CoReQA: Uncovering Potentials of Language Models in Code Repository Question Answering

Large language models that enhance software development tasks, such as code generation, code completion, and code question answering (QA), have been extensively studied in both academia and the industry. The models are integrated into popular intelligent IDEs like JetBrains and Cursor. Current benchmarks for evaluating models' code comprehension capabilities primarily focus on code generation or completion, often neglecting QA, which is a crucial aspect of understanding code. Existing code QA benchmarks are derived from code comments with predefined patterns (e.g., CodeQA) or focus on specific domains, such as education (e.g., CS1QA). These benchmarks fail to capture the real-world complexity of software engineering and user requirements for understanding code repositories. To address this gap, we introduce CoReQA, a benchmark for Code Repository-level question answering, constructed from GitHub issues and comments from 176 popular repositories across four programming languages. Since questions and answers may include both natural language and code snippets, traditional evaluation metrics such as BLEU are inadequate for assessing repository-level QA performance. Thus, we provide an LLM-as-a-judge framework to evaluate QA performance from five aspects. Based on CoReQA, we evaluate the performance of three baselines, including two short-context models using generic retrieval strategies and one long-context model that utilizes the entire repository context. Evaluation results show that state-of-the-art proprietary and long-context models struggle to address repository-level questions effectively. Our analysis highlights the limitations of language models in assisting developers in understanding repositories and suggests future directions for improving repository comprehension systems through effective context retrieval methodologies.

翻译：增强软件开发任务的大型语言模型，例如代码生成、代码补全和代码问答，已在学术界和工业界得到广泛研究。这些模型已集成到诸如JetBrains和Cursor等流行的智能IDE中。当前评估模型代码理解能力的基准主要集中于代码生成或补全，常常忽略了问答这一理解代码的关键方面。现有的代码问答基准来源于具有预定义模式的代码注释（例如CodeQA）或专注于特定领域，例如教育（例如CS1QA）。这些基准未能捕捉软件工程的真实复杂性以及用户理解代码库的需求。为填补这一空白，我们引入了CoReQA，一个用于代码库级别问答的基准，该基准构建自跨越四种编程语言的176个热门GitHub仓库的议题和评论。由于问题和答案可能同时包含自然语言和代码片段，传统的评估指标如BLEU不足以评估库级问答性能。因此，我们提供了一个LLM-as-a-judge框架，从五个方面评估问答性能。基于CoReQA，我们评估了三个基线的性能，包括两个使用通用检索策略的短上下文模型和一个利用整个仓库上下文的长上下文模型。评估结果表明，最先进的专有模型和长上下文模型难以有效处理库级别的问题。我们的分析揭示了语言模型在协助开发者理解仓库方面的局限性，并提出了通过有效的上下文检索方法来改进仓库理解系统的未来方向。

### RECORDS SHOWN:
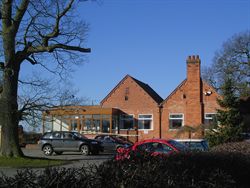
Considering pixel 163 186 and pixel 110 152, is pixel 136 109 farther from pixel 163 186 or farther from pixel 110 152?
pixel 163 186

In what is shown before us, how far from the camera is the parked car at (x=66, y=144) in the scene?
31094mm

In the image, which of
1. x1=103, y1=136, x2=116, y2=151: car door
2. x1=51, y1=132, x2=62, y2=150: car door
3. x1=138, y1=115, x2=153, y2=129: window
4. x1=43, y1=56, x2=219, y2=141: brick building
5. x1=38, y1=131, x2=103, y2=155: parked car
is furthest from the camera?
x1=138, y1=115, x2=153, y2=129: window

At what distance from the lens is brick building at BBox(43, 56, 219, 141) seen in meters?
44.1

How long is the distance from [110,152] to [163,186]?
30385mm

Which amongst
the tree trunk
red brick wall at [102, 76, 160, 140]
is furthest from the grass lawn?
red brick wall at [102, 76, 160, 140]

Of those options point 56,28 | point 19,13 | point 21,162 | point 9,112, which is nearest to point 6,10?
Answer: point 19,13

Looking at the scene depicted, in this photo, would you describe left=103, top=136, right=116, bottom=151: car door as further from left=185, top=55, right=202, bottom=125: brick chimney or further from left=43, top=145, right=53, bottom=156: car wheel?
left=185, top=55, right=202, bottom=125: brick chimney

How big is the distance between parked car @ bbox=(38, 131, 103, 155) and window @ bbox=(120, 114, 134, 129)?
15198 mm

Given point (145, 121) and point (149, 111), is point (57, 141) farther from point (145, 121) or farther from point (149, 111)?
point (149, 111)

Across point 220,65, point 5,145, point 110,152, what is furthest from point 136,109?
point 5,145

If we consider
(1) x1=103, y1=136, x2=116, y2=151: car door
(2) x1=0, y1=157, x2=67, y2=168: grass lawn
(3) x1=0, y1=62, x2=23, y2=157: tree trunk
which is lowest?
(2) x1=0, y1=157, x2=67, y2=168: grass lawn

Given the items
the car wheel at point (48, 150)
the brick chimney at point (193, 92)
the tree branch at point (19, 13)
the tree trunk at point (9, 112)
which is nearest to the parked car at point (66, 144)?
the car wheel at point (48, 150)

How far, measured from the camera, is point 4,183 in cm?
454

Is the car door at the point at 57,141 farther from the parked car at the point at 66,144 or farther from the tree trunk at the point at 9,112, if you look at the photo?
the tree trunk at the point at 9,112
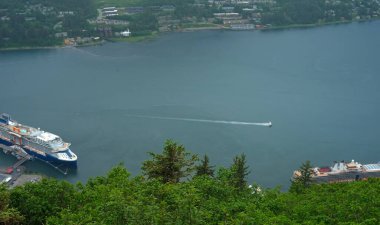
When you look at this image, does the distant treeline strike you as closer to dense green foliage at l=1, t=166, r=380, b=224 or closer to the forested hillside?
the forested hillside

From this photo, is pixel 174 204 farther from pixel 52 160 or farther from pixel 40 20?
pixel 40 20

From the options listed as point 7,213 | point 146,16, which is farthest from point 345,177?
point 146,16

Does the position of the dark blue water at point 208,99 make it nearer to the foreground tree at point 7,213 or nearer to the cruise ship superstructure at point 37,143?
the cruise ship superstructure at point 37,143

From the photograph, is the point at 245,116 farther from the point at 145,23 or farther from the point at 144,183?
the point at 145,23

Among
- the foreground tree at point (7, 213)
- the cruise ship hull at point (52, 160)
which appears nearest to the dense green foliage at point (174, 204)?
the foreground tree at point (7, 213)

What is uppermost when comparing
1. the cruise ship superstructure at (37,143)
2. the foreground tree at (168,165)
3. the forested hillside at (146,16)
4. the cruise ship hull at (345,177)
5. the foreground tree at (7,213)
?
the foreground tree at (7,213)

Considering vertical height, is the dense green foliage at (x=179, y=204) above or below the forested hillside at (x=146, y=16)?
above

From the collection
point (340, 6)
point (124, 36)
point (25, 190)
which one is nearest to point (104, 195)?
point (25, 190)
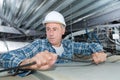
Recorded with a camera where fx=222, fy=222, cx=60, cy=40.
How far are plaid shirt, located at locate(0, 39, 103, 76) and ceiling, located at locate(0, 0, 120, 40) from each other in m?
0.33

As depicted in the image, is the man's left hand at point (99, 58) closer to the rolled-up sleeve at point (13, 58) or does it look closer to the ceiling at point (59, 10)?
the rolled-up sleeve at point (13, 58)

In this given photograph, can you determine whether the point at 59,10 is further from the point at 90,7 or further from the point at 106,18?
the point at 106,18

### PROBLEM A:
According to the CoReQA abstract, how many GitHub repositories were the benchmark's issues and comments drawn from?
### PROBLEM B:
Write out the part of the CoReQA abstract starting with "翻译：增强软件开发任务的大型" and going on through "改进仓库理解系统的未来方向。".

### WRITTEN SOLUTION A:
176 popular repositories.

### WRITTEN SOLUTION B:
翻译：增强软件开发任务的大型语言模型，例如代码生成、代码补全和代码问答，已在学术界和工业界得到广泛研究。这些模型已集成到诸如JetBrains和Cursor等流行的智能IDE中。当前评估模型代码理解能力的基准主要集中于代码生成或补全，常常忽略了问答这一理解代码的关键方面。现有的代码问答基准来源于具有预定义模式的代码注释（例如CodeQA）或专注于特定领域，例如教育（例如CS1QA）。这些基准未能捕捉软件工程的真实复杂性以及用户理解代码库的需求。为填补这一空白，我们引入了CoReQA，一个用于代码库级别问答的基准，该基准构建自跨越四种编程语言的176个热门GitHub仓库的议题和评论。由于问题和答案可能同时包含自然语言和代码片段，传统的评估指标如BLEU不足以评估库级问答性能。因此，我们提供了一个LLM-as-a-judge框架，从五个方面评估问答性能。基于CoReQA，我们评估了三个基线的性能，包括两个使用通用检索策略的短上下文模型和一个利用整个仓库上下文的长上下文模型。评估结果表明，最先进的专有模型和长上下文模型难以有效处理库级别的问题。我们的分析揭示了语言模型在协助开发者理解仓库方面的局限性，并提出了通过有效的上下文检索方法来改进仓库理解系统的未来方向。